Hank found the promise of a collective teaching experience alluring. It was clear that, for him, the solitary life of a painter was not appealing: he sought a wider range of experience, something that would combine a creative life with that of building trades. On August 20, 1932, Hank sent Wright a letter, introducing himself and inquiring about the requirements for admission. Writing on Chumleigh Farm stationary, he described himself as fluent in French and as someone who enjoyed both painting ("my life work!") and physical labor. With its call for architecture combined with craftsmanship, gardening, carpentry, and general physical labor, the description of Taliesin as a "bookless school" was, for the young Schubart, "like a dream come true." He continued, "Two months ago having read your autobiography very eagerly I found in you a man of my ideals and a sympathetic and understanding individual so that writing to you and asking whether I might be able to share this beautiful venture, thrills me. If you feel that I am worthwhile material for your fellowship I would like to know more about it.
Despite being designated a "fellowship," the program at Taliesin required students to pay tuition, and Henry Sr. did not support his son's desire to attend. Hank was undeterred. He spent the next year in New York and wrote again in 1933, asking about admission requirements that fall, particularly regarding any minimum age or educational requirements. Within a week, Schubart had a response. Karl Jenson, the secretary of the Taliesin Fellowship, informed him that a new fellowship prospectus was being prepared and would be mailed soon. He offered that a Mr. Churchill, in New York, was familiar with Taliesin and could advise Schubart about the program: "You will find in the new prospectus that the tuition has been raised from $675 to $1100 for the year. There are no requirements as to age nor formal education—although most of our apprentices are post-graduate from various universities. The requirement necessary is a desire to come under the conditions of the prospectus which has been changed considerably from the one you have."

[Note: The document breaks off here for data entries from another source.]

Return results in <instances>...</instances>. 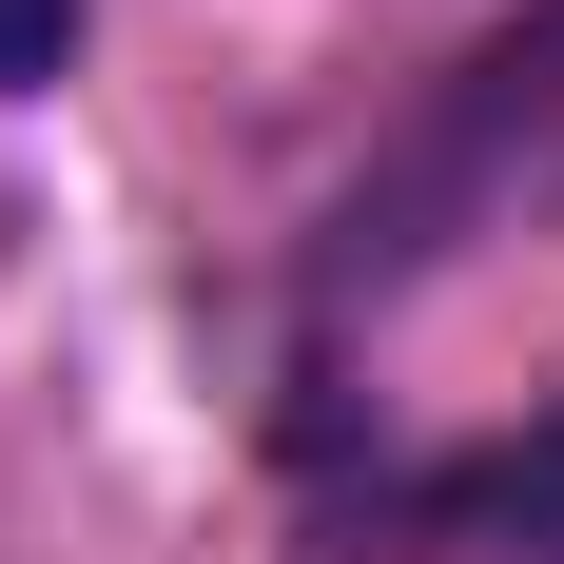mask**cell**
Wrapping results in <instances>:
<instances>
[{
  "instance_id": "obj_1",
  "label": "cell",
  "mask_w": 564,
  "mask_h": 564,
  "mask_svg": "<svg viewBox=\"0 0 564 564\" xmlns=\"http://www.w3.org/2000/svg\"><path fill=\"white\" fill-rule=\"evenodd\" d=\"M545 137H564V0H525L507 40H487L448 98L409 117V156H390V175H370V195L332 215V292H350V273H409V253H429L467 195H507Z\"/></svg>"
}]
</instances>
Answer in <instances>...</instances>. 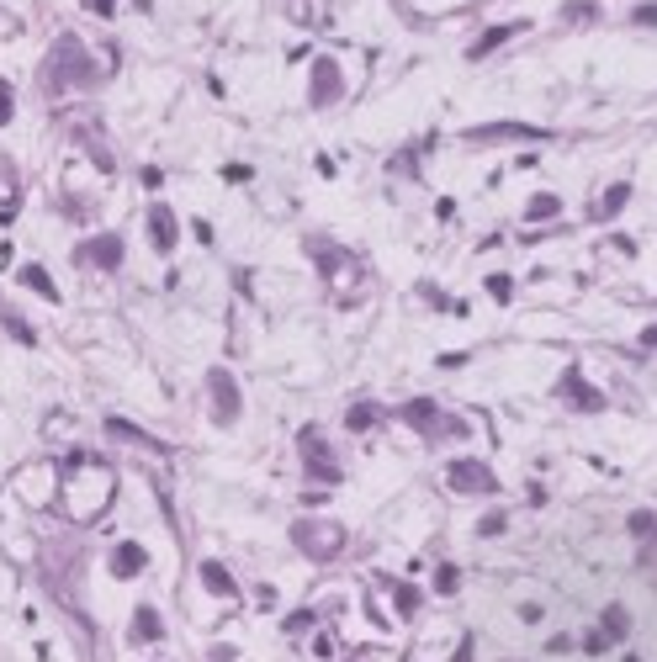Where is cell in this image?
Masks as SVG:
<instances>
[{"mask_svg":"<svg viewBox=\"0 0 657 662\" xmlns=\"http://www.w3.org/2000/svg\"><path fill=\"white\" fill-rule=\"evenodd\" d=\"M514 32H525V22H503V27H488L483 37H477V43H472V59H488V54H493V48H503Z\"/></svg>","mask_w":657,"mask_h":662,"instance_id":"cell-11","label":"cell"},{"mask_svg":"<svg viewBox=\"0 0 657 662\" xmlns=\"http://www.w3.org/2000/svg\"><path fill=\"white\" fill-rule=\"evenodd\" d=\"M562 392L572 397V403H583V408H604V397H599L594 387H583V376H578V371H567V376H562Z\"/></svg>","mask_w":657,"mask_h":662,"instance_id":"cell-13","label":"cell"},{"mask_svg":"<svg viewBox=\"0 0 657 662\" xmlns=\"http://www.w3.org/2000/svg\"><path fill=\"white\" fill-rule=\"evenodd\" d=\"M382 419V408H350V429H372Z\"/></svg>","mask_w":657,"mask_h":662,"instance_id":"cell-23","label":"cell"},{"mask_svg":"<svg viewBox=\"0 0 657 662\" xmlns=\"http://www.w3.org/2000/svg\"><path fill=\"white\" fill-rule=\"evenodd\" d=\"M5 329L16 334V339H22V345H32V339H37V334H32L27 324H22V318H5Z\"/></svg>","mask_w":657,"mask_h":662,"instance_id":"cell-28","label":"cell"},{"mask_svg":"<svg viewBox=\"0 0 657 662\" xmlns=\"http://www.w3.org/2000/svg\"><path fill=\"white\" fill-rule=\"evenodd\" d=\"M11 106H16V101H11V85L0 80V122H11Z\"/></svg>","mask_w":657,"mask_h":662,"instance_id":"cell-29","label":"cell"},{"mask_svg":"<svg viewBox=\"0 0 657 662\" xmlns=\"http://www.w3.org/2000/svg\"><path fill=\"white\" fill-rule=\"evenodd\" d=\"M202 583H207V588H213L218 599H234V594H239V588H234V577H228V567H223V562H202Z\"/></svg>","mask_w":657,"mask_h":662,"instance_id":"cell-12","label":"cell"},{"mask_svg":"<svg viewBox=\"0 0 657 662\" xmlns=\"http://www.w3.org/2000/svg\"><path fill=\"white\" fill-rule=\"evenodd\" d=\"M557 212H562V202H557V196H535L525 217H531V223H541V217H557Z\"/></svg>","mask_w":657,"mask_h":662,"instance_id":"cell-20","label":"cell"},{"mask_svg":"<svg viewBox=\"0 0 657 662\" xmlns=\"http://www.w3.org/2000/svg\"><path fill=\"white\" fill-rule=\"evenodd\" d=\"M43 75H48V91H64V85H95V80H101V69H95V59L85 54V43L69 37V32L54 43V59H48Z\"/></svg>","mask_w":657,"mask_h":662,"instance_id":"cell-1","label":"cell"},{"mask_svg":"<svg viewBox=\"0 0 657 662\" xmlns=\"http://www.w3.org/2000/svg\"><path fill=\"white\" fill-rule=\"evenodd\" d=\"M106 429H112V435H123V440H133V446H149V451L170 456V446H159V440H149L144 429H133V424H127V419H112V424H106Z\"/></svg>","mask_w":657,"mask_h":662,"instance_id":"cell-16","label":"cell"},{"mask_svg":"<svg viewBox=\"0 0 657 662\" xmlns=\"http://www.w3.org/2000/svg\"><path fill=\"white\" fill-rule=\"evenodd\" d=\"M541 127H514V122H503V127H477L472 138H535Z\"/></svg>","mask_w":657,"mask_h":662,"instance_id":"cell-18","label":"cell"},{"mask_svg":"<svg viewBox=\"0 0 657 662\" xmlns=\"http://www.w3.org/2000/svg\"><path fill=\"white\" fill-rule=\"evenodd\" d=\"M445 482H451L456 493H493V487H499V477H493L483 461H451V466H445Z\"/></svg>","mask_w":657,"mask_h":662,"instance_id":"cell-5","label":"cell"},{"mask_svg":"<svg viewBox=\"0 0 657 662\" xmlns=\"http://www.w3.org/2000/svg\"><path fill=\"white\" fill-rule=\"evenodd\" d=\"M75 260L80 266H95V271H117L123 266V239L117 234H95V239H85L75 249Z\"/></svg>","mask_w":657,"mask_h":662,"instance_id":"cell-4","label":"cell"},{"mask_svg":"<svg viewBox=\"0 0 657 662\" xmlns=\"http://www.w3.org/2000/svg\"><path fill=\"white\" fill-rule=\"evenodd\" d=\"M626 202H631V186H626V181H615L610 191H604V202H599V212H594V217H615V212L626 207Z\"/></svg>","mask_w":657,"mask_h":662,"instance_id":"cell-17","label":"cell"},{"mask_svg":"<svg viewBox=\"0 0 657 662\" xmlns=\"http://www.w3.org/2000/svg\"><path fill=\"white\" fill-rule=\"evenodd\" d=\"M631 662H636V657H631Z\"/></svg>","mask_w":657,"mask_h":662,"instance_id":"cell-32","label":"cell"},{"mask_svg":"<svg viewBox=\"0 0 657 662\" xmlns=\"http://www.w3.org/2000/svg\"><path fill=\"white\" fill-rule=\"evenodd\" d=\"M631 536H636V541H652V536H657V514L636 509V514H631Z\"/></svg>","mask_w":657,"mask_h":662,"instance_id":"cell-19","label":"cell"},{"mask_svg":"<svg viewBox=\"0 0 657 662\" xmlns=\"http://www.w3.org/2000/svg\"><path fill=\"white\" fill-rule=\"evenodd\" d=\"M292 546L308 551V557H334L344 546V530L329 525V519H297V525H292Z\"/></svg>","mask_w":657,"mask_h":662,"instance_id":"cell-2","label":"cell"},{"mask_svg":"<svg viewBox=\"0 0 657 662\" xmlns=\"http://www.w3.org/2000/svg\"><path fill=\"white\" fill-rule=\"evenodd\" d=\"M22 286H32L37 297H48V302H59V286L48 281V271H43V266H22Z\"/></svg>","mask_w":657,"mask_h":662,"instance_id":"cell-15","label":"cell"},{"mask_svg":"<svg viewBox=\"0 0 657 662\" xmlns=\"http://www.w3.org/2000/svg\"><path fill=\"white\" fill-rule=\"evenodd\" d=\"M626 631H631V615L621 609V604H610V609H604V620H599V636H604V641H621Z\"/></svg>","mask_w":657,"mask_h":662,"instance_id":"cell-14","label":"cell"},{"mask_svg":"<svg viewBox=\"0 0 657 662\" xmlns=\"http://www.w3.org/2000/svg\"><path fill=\"white\" fill-rule=\"evenodd\" d=\"M599 5H567V22H594Z\"/></svg>","mask_w":657,"mask_h":662,"instance_id":"cell-26","label":"cell"},{"mask_svg":"<svg viewBox=\"0 0 657 662\" xmlns=\"http://www.w3.org/2000/svg\"><path fill=\"white\" fill-rule=\"evenodd\" d=\"M175 239H181V228H175V212L164 207H149V244H154L159 255H175Z\"/></svg>","mask_w":657,"mask_h":662,"instance_id":"cell-8","label":"cell"},{"mask_svg":"<svg viewBox=\"0 0 657 662\" xmlns=\"http://www.w3.org/2000/svg\"><path fill=\"white\" fill-rule=\"evenodd\" d=\"M144 562H149V557H144V546L138 541H123L117 551H112V572H117V577H138Z\"/></svg>","mask_w":657,"mask_h":662,"instance_id":"cell-10","label":"cell"},{"mask_svg":"<svg viewBox=\"0 0 657 662\" xmlns=\"http://www.w3.org/2000/svg\"><path fill=\"white\" fill-rule=\"evenodd\" d=\"M403 419H408V424H430V419H435V403H424V397H419V403H408Z\"/></svg>","mask_w":657,"mask_h":662,"instance_id":"cell-21","label":"cell"},{"mask_svg":"<svg viewBox=\"0 0 657 662\" xmlns=\"http://www.w3.org/2000/svg\"><path fill=\"white\" fill-rule=\"evenodd\" d=\"M636 27H657V5H642L636 11Z\"/></svg>","mask_w":657,"mask_h":662,"instance_id":"cell-30","label":"cell"},{"mask_svg":"<svg viewBox=\"0 0 657 662\" xmlns=\"http://www.w3.org/2000/svg\"><path fill=\"white\" fill-rule=\"evenodd\" d=\"M642 345H652V350H657V324H652L647 334H642Z\"/></svg>","mask_w":657,"mask_h":662,"instance_id":"cell-31","label":"cell"},{"mask_svg":"<svg viewBox=\"0 0 657 662\" xmlns=\"http://www.w3.org/2000/svg\"><path fill=\"white\" fill-rule=\"evenodd\" d=\"M159 636H164L159 609H154V604H138V609H133V641H138V647H149V641H159Z\"/></svg>","mask_w":657,"mask_h":662,"instance_id":"cell-9","label":"cell"},{"mask_svg":"<svg viewBox=\"0 0 657 662\" xmlns=\"http://www.w3.org/2000/svg\"><path fill=\"white\" fill-rule=\"evenodd\" d=\"M503 530V514H483V519H477V536H499Z\"/></svg>","mask_w":657,"mask_h":662,"instance_id":"cell-25","label":"cell"},{"mask_svg":"<svg viewBox=\"0 0 657 662\" xmlns=\"http://www.w3.org/2000/svg\"><path fill=\"white\" fill-rule=\"evenodd\" d=\"M340 91H344L340 64H334V59H318L314 64V85H308V101H314V106H334V101H340Z\"/></svg>","mask_w":657,"mask_h":662,"instance_id":"cell-6","label":"cell"},{"mask_svg":"<svg viewBox=\"0 0 657 662\" xmlns=\"http://www.w3.org/2000/svg\"><path fill=\"white\" fill-rule=\"evenodd\" d=\"M91 16H117V0H85Z\"/></svg>","mask_w":657,"mask_h":662,"instance_id":"cell-27","label":"cell"},{"mask_svg":"<svg viewBox=\"0 0 657 662\" xmlns=\"http://www.w3.org/2000/svg\"><path fill=\"white\" fill-rule=\"evenodd\" d=\"M456 588H462V572H456V567H440L435 572V594H456Z\"/></svg>","mask_w":657,"mask_h":662,"instance_id":"cell-22","label":"cell"},{"mask_svg":"<svg viewBox=\"0 0 657 662\" xmlns=\"http://www.w3.org/2000/svg\"><path fill=\"white\" fill-rule=\"evenodd\" d=\"M207 392H213V419L218 424H234L239 414H244V397H239V382L223 371V366H213L207 371Z\"/></svg>","mask_w":657,"mask_h":662,"instance_id":"cell-3","label":"cell"},{"mask_svg":"<svg viewBox=\"0 0 657 662\" xmlns=\"http://www.w3.org/2000/svg\"><path fill=\"white\" fill-rule=\"evenodd\" d=\"M509 292H514V281H509V276H488V297H509Z\"/></svg>","mask_w":657,"mask_h":662,"instance_id":"cell-24","label":"cell"},{"mask_svg":"<svg viewBox=\"0 0 657 662\" xmlns=\"http://www.w3.org/2000/svg\"><path fill=\"white\" fill-rule=\"evenodd\" d=\"M303 456H308V472L318 482H340V461H334V451H324V440L314 429H303Z\"/></svg>","mask_w":657,"mask_h":662,"instance_id":"cell-7","label":"cell"}]
</instances>
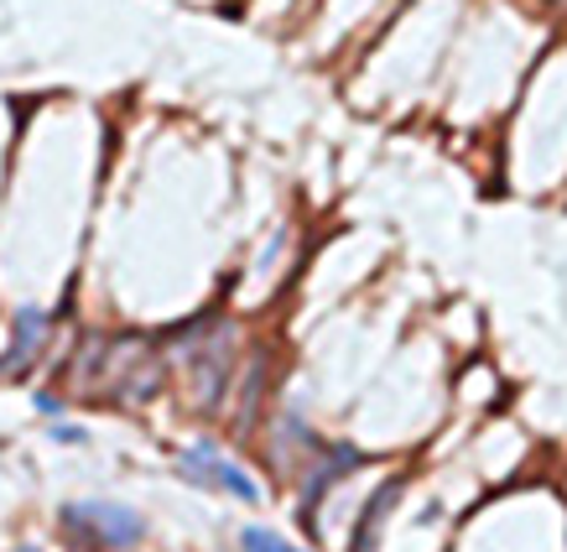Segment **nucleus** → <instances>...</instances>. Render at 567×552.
Segmentation results:
<instances>
[{"instance_id": "obj_1", "label": "nucleus", "mask_w": 567, "mask_h": 552, "mask_svg": "<svg viewBox=\"0 0 567 552\" xmlns=\"http://www.w3.org/2000/svg\"><path fill=\"white\" fill-rule=\"evenodd\" d=\"M182 470L198 474V479H214L219 490L240 495V500H260V485H255L240 464H230L224 454H214V443H198V449H188V454H182Z\"/></svg>"}, {"instance_id": "obj_2", "label": "nucleus", "mask_w": 567, "mask_h": 552, "mask_svg": "<svg viewBox=\"0 0 567 552\" xmlns=\"http://www.w3.org/2000/svg\"><path fill=\"white\" fill-rule=\"evenodd\" d=\"M68 516L84 521V532H94L99 542H110V548L141 542V516L131 511V506H104V500H94V506H74Z\"/></svg>"}, {"instance_id": "obj_3", "label": "nucleus", "mask_w": 567, "mask_h": 552, "mask_svg": "<svg viewBox=\"0 0 567 552\" xmlns=\"http://www.w3.org/2000/svg\"><path fill=\"white\" fill-rule=\"evenodd\" d=\"M42 339H47V318L37 313V308H26V313L16 318V350H11V365L0 375H21L26 365H32V355L42 350Z\"/></svg>"}, {"instance_id": "obj_4", "label": "nucleus", "mask_w": 567, "mask_h": 552, "mask_svg": "<svg viewBox=\"0 0 567 552\" xmlns=\"http://www.w3.org/2000/svg\"><path fill=\"white\" fill-rule=\"evenodd\" d=\"M240 542H245V552H292L276 532H266V527H245V537H240Z\"/></svg>"}]
</instances>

The changed prospectus called for a much more informal structure for the fellowship. Enrollment was limited to twenty-three apprentices, but the three basic elements of a Taliesin education remained: first, training in drafting skills by assisting with Wright's architectural work; second, learning building techniques and construction methods by framing, modifying, repairing, and remodeling Taliesin; and, finally, acquiring the knowledge of how to maintain buildings, make minor repairs, and support the daily routine at Taliesin, which included cooking, gardening, laundry, and all the other work required to maintain a life without servants.
Hank acted without hesitation. He wrote to Wright that he would like to come and stay with him for a while. He wrote of having cooked, painted, and done all kinds of hard work on the family farm. Wright wrote back: "Come ahead."